第4話 魔法
――正解は『獲る』だったようだ。
数分後、帰ってきたヴィオが手にしていたのは角の生えたウサギのような生物だった。
「それもモンスターなの?」
カノンが質問すると、ヴィオは丁寧に答える。
「そう。アルミラージ。こんな外見だけど肉食獣だから、もし出会ったときは一応気を付けてね。あ、肉は普通に美味しいから安心して」
そう言って、ヴィオは手慣れたようにアルミラージを捌き始めた。道具も使わずに。
「……それ、どうやってるの?」
ヴィオの手元で、まるで自動的に生物が段々と肉に変わっていっているかのような現象を見ながら、カノンは思ったことを口に出す。
もはや神経がマヒしているのか、ウサギちゃんが毛を毟られて、切り裂かれている様子を見ても残酷だとか気持ち悪いだとかは思わなかった。

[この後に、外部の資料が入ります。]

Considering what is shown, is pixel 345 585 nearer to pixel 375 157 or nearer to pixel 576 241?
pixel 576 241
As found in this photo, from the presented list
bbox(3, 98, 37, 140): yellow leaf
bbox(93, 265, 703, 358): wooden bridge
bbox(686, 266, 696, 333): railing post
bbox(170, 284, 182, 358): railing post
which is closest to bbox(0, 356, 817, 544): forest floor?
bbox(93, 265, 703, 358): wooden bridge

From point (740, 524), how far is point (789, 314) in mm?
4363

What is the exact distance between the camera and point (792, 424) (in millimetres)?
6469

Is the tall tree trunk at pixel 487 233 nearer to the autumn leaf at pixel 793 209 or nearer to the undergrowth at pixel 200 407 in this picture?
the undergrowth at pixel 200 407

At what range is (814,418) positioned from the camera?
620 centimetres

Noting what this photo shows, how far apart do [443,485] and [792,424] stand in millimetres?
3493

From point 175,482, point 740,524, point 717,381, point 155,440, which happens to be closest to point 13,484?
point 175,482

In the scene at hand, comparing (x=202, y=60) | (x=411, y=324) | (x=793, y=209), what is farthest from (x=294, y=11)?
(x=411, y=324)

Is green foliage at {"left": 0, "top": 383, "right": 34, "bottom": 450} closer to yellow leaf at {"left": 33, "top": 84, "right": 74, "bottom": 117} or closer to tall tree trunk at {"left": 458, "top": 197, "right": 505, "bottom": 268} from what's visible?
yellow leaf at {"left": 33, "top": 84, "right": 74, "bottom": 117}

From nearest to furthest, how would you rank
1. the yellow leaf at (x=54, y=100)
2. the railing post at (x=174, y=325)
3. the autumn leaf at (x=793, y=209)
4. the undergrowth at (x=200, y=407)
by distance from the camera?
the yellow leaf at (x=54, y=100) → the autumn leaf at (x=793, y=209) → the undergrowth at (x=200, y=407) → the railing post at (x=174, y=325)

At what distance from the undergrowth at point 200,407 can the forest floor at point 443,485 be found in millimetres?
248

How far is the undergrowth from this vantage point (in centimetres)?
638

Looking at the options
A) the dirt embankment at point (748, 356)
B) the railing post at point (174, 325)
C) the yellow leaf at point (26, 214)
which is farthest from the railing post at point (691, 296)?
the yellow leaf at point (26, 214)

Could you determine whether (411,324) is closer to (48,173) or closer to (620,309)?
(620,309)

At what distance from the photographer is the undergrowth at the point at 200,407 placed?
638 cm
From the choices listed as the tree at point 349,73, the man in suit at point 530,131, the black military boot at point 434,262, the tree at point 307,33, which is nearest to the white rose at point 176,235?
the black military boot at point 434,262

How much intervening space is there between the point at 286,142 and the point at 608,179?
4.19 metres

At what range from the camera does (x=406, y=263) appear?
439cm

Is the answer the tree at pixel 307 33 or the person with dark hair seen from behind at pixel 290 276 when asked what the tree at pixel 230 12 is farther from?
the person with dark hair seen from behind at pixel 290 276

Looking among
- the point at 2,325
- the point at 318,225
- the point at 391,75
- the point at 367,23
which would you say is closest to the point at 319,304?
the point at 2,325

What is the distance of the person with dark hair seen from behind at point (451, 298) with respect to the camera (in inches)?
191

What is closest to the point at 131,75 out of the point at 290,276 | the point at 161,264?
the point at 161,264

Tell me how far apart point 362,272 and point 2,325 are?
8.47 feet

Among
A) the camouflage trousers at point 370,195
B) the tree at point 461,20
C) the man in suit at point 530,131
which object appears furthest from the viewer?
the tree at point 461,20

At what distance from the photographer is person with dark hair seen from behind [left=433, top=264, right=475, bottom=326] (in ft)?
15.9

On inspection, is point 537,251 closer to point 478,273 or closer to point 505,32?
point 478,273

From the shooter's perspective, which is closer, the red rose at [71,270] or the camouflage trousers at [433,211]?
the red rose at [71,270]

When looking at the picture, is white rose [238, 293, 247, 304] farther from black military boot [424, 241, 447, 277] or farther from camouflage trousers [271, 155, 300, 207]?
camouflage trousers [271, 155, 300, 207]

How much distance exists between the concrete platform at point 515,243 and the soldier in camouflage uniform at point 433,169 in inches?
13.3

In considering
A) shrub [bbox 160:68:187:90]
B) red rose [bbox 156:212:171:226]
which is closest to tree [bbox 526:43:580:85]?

「……風の魔法を使ってるんだ。簡単そうに見えて、結構調整が難しいんだよ」
ヴィオは真剣にアルミラージを捌きながら、カノンの質問に答える。
「魔法……」
まさかとは思ったけれど、期待していた通りの答えが出てきてカノンの気持ちが昂った。
「さっきの火種も魔法なの?」
「うん、そうだよ」
ヴィオは答えながら、捌き終わったアルミラージを風の刃で細切れにして鍋に入れた。
「……私も魔法使えるのかな?」
カノンは勇気を出して聞いてみた。ちょっと気恥ずかしいけれども。
この世界を楽しむって決めたし。 憧れの『魔法』だし。 使えるもんなら使ってみたい……。 そう期待を込めて。
しかし、その質問をした途端、急にヴィオが考え込む様に黙り込んだ。
「……」
ヴィオはそのまま無言でカノンの隣に腰を下ろした。
「ヴィオ?」
急にヴィオの雰囲気が変わったような気がして、カノンは戸惑いつつ呼び掛けた。
少し間を置いて
「……使えるよ」
とヴィオがようやく答えた。
「ホント!?」
ヴィオの言葉にカノンは嬉しさを隠せずに、弾んだ声を上げる。
「……けど、僕の使う魔法とは少し違うんだ」
腰を折るようなヴィオの言葉に花音は怪訝な顔をする。
「どういうこと?」
「君が望む魔法では無いかもしれない……ってこと」
「え?」
「使い方なら教えられるけど……それでも聞きたい?」
ヴィオの遠回しな言い方に不安が募る。ヴィオがこんなに慎重に聞いてくるなんて、私が使える魔法とは一体何なのだろうか?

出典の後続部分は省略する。